Kurt Vonnegut's Player Piano (1952) describes a cybernetic system. In "The Cybernetic Brain" (1950), Raymond F. Jones described human brains integrated into a computer, as do Frederik Pohl and C.J. Kornbluth in Wolfbane (1959), Chris Boyce in Catchworld (1975), and William Hjortsberg in Grey Matters (1971). Earlier examples of cyborgs in science fiction are E.V. Odle's The Clockwork Man (1923), Edmond Hamilton's "The Comet Doom" (1928), Curt Siodmak's Donovan's Brain (1943), and C.L. Moore's "No Woman Born" (1944).
The concept of turning a human being into a cyborg was proposed by Manfred Clynes and Nathan Kline in 1960 for space exploration. They envisioned a human altered to permit him to survive in extraterrestrial environments, as did Frank Robinson in his Mars series of novels. Cordwainer Smith's "Scanners Live in Vain" (1950) deals with men who are given mechanical parts to withstand the pain of space, as does Vonda McIntyre's Superluminal (1983).

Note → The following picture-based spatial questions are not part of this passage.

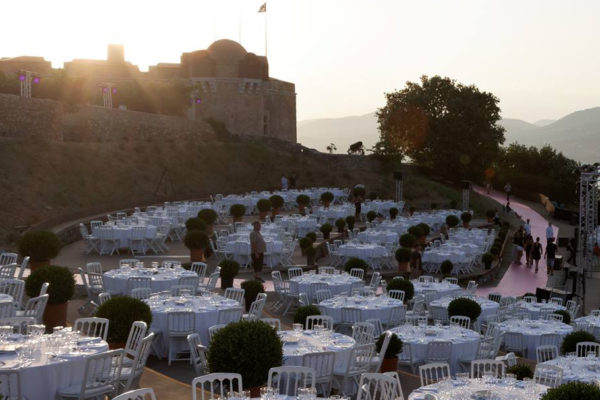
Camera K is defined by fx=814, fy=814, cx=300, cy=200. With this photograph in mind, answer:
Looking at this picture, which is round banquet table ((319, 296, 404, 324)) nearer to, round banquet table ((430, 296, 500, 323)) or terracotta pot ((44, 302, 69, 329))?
round banquet table ((430, 296, 500, 323))

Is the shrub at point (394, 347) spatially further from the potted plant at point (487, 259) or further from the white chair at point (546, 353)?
the potted plant at point (487, 259)

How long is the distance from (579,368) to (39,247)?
11.1 meters

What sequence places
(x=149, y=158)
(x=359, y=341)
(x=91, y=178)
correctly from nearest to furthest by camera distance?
(x=359, y=341), (x=91, y=178), (x=149, y=158)

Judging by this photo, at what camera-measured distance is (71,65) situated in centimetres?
6072

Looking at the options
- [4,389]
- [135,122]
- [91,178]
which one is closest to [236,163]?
[135,122]

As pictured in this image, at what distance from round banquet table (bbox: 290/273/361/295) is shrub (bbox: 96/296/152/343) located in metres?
5.74

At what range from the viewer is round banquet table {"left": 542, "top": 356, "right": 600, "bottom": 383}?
369 inches

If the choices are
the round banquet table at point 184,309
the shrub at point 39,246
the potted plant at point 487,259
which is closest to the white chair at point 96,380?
the round banquet table at point 184,309

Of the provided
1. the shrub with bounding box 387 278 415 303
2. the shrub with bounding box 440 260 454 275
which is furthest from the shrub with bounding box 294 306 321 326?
the shrub with bounding box 440 260 454 275

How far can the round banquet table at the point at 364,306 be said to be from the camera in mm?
13250

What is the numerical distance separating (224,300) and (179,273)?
3041 millimetres

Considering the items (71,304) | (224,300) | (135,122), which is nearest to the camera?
(224,300)

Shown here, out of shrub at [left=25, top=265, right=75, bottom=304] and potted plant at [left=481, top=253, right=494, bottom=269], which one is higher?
shrub at [left=25, top=265, right=75, bottom=304]

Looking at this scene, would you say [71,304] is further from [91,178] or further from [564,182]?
[564,182]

One type of cyborg for space exploration is a human integrated with mechanical parts but still in a conventionally shaped humanoid body. The other cybernetic method of space exploration proposed by SF writers was to integrate a human (either the entire body or just the brain and central nervous system) directly into a spaceship. Examples include Thomas N. Scortia's "Sea Change" (1956), Anne McCaffrey's The Ship Who Sang (1969), Frederik Pohl's Man Plus (1976), and Gordon Dickson's The Forever Man (1986).

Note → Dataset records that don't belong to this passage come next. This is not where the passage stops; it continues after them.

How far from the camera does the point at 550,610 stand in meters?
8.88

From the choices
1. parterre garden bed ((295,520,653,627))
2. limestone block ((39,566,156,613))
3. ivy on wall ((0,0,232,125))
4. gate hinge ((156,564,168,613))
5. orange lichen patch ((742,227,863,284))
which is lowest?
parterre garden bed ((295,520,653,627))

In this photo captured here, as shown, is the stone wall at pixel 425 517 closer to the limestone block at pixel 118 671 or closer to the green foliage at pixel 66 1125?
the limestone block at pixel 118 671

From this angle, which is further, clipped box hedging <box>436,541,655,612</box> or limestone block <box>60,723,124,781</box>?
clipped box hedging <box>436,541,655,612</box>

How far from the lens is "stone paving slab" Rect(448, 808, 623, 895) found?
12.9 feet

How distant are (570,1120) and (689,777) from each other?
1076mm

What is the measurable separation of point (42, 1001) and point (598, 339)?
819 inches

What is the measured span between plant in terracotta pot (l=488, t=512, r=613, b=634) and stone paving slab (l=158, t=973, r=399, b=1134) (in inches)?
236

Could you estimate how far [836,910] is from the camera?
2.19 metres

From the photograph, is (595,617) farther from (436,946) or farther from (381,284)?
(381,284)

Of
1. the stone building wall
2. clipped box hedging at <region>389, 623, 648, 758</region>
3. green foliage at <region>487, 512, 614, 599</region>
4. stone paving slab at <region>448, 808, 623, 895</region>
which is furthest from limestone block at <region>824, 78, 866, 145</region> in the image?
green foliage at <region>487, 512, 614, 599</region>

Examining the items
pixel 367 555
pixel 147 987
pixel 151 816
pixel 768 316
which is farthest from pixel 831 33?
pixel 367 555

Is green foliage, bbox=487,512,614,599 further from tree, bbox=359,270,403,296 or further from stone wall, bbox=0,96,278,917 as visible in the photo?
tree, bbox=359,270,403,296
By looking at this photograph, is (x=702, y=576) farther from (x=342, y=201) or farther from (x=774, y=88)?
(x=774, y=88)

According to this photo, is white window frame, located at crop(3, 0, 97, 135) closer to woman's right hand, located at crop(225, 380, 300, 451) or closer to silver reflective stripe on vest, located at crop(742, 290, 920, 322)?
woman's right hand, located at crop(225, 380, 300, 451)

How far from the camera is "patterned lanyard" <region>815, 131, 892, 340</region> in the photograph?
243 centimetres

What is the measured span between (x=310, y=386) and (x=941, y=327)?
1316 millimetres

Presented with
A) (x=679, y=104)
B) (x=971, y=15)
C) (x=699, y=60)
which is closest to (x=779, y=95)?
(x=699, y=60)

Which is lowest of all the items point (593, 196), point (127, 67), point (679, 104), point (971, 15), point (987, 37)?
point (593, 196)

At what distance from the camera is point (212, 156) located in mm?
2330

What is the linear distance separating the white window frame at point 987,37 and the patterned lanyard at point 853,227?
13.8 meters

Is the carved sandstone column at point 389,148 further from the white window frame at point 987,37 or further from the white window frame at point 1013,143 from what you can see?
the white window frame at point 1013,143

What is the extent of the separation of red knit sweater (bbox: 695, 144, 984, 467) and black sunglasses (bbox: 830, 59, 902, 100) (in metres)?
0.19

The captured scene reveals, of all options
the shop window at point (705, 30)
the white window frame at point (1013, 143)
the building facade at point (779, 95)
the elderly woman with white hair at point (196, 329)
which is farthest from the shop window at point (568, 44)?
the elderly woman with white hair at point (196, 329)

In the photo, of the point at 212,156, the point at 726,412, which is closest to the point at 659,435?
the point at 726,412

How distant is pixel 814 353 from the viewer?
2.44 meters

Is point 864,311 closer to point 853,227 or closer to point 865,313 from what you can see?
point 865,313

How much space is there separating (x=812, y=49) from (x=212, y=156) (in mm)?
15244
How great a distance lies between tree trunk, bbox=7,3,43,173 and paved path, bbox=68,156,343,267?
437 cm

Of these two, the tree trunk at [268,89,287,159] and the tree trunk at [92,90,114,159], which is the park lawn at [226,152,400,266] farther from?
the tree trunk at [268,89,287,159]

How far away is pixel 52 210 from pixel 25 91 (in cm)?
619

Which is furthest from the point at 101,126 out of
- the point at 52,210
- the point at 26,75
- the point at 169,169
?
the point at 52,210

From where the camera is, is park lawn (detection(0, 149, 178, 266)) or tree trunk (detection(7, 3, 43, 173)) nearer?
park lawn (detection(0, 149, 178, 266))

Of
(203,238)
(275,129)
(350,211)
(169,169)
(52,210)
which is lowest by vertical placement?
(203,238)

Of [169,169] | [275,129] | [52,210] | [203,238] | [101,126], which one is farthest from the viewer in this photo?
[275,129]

One can argue that any human enhanced with mechanical components is a cyborg. By that definition, a cardiac patient with a pacemaker is a cyborg. So is the person with an artificial leg. So is a pet dog with a chip implanted under his skin so he can be electronically tracked if missing.
Bernard Wolfe suggested that people might replace their limbs with prosthetics in Limbo (1952), as did Martin Caidin in Cyborg (1972), which was made into the TV series The Six-Million Dollar Man (see chapter on Bionics).